The transformation principals that have demonstrated such positive care and cost results in the Commonwealth Care Alliance experience are anything but unique to us. Some, most, or all have been developed and deployed in a variety of small-scale, prepaid programs caring for frail elders, children with special health care needs, or other high need populations (FN). These principles are also enshrined in the ACA’s health home provisions for Medicaid or dual beneficiaries with significant mental illness related disabilities.
The fact is, we know what works. The challenge now is to scale what we know works as rapidly as possible with all the necessary safeguards in place. Massachusetts will be the first out of the gate to take on the challenge of demonstrating effective care delivery transformation with effective safeguards.

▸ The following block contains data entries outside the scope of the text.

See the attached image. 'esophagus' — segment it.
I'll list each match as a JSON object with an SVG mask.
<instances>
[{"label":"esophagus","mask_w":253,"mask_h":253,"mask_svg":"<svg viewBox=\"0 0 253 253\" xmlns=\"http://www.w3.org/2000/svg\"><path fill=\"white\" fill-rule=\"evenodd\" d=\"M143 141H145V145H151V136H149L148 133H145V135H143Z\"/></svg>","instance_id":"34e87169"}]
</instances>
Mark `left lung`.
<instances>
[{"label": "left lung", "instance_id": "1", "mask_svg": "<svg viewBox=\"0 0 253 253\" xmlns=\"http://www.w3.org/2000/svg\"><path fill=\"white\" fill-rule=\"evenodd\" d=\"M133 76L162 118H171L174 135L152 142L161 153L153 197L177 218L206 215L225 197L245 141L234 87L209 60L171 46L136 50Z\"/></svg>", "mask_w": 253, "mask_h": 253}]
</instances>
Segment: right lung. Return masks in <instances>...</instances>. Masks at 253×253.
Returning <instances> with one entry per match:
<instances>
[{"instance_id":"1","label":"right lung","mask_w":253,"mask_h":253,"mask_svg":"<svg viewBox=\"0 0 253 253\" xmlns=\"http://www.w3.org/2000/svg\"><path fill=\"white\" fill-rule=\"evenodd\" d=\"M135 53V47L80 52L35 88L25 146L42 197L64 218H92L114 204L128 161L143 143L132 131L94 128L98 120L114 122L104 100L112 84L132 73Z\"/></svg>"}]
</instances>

For the past year, a committed and sophisticated coalition of disability consumers and advocates has come together to positively inform the shape of the Massachusetts procurement. As a consequence, many of care delivery principles for high-LTSS dual beneficiaries that have been demonstrated in the Commonwealth Care Alliance care system will be the procurement standards that all contractors will need to adhere to. In addition, the coalition is in active engagement with CMS authorities to promote the following protections: oversight by consumers and advocates with respect to selection and performance of contractors; the promotion of beneficiary choice at all levels; the promotion of effective LTSS risk-adjustment approaches; and delaying the implementation of auto assignment of beneficiaries with high LTSS needs to contractors that have not demonstrated the necessary clinical and “disability” competence.
Rather than delay a once in a generation opportunity to fundamentally improve care, Massachusetts insurers, providers, consumers and advocates working closely with responsive state and federal authorities are ready to meet the challenge of transformation and protection.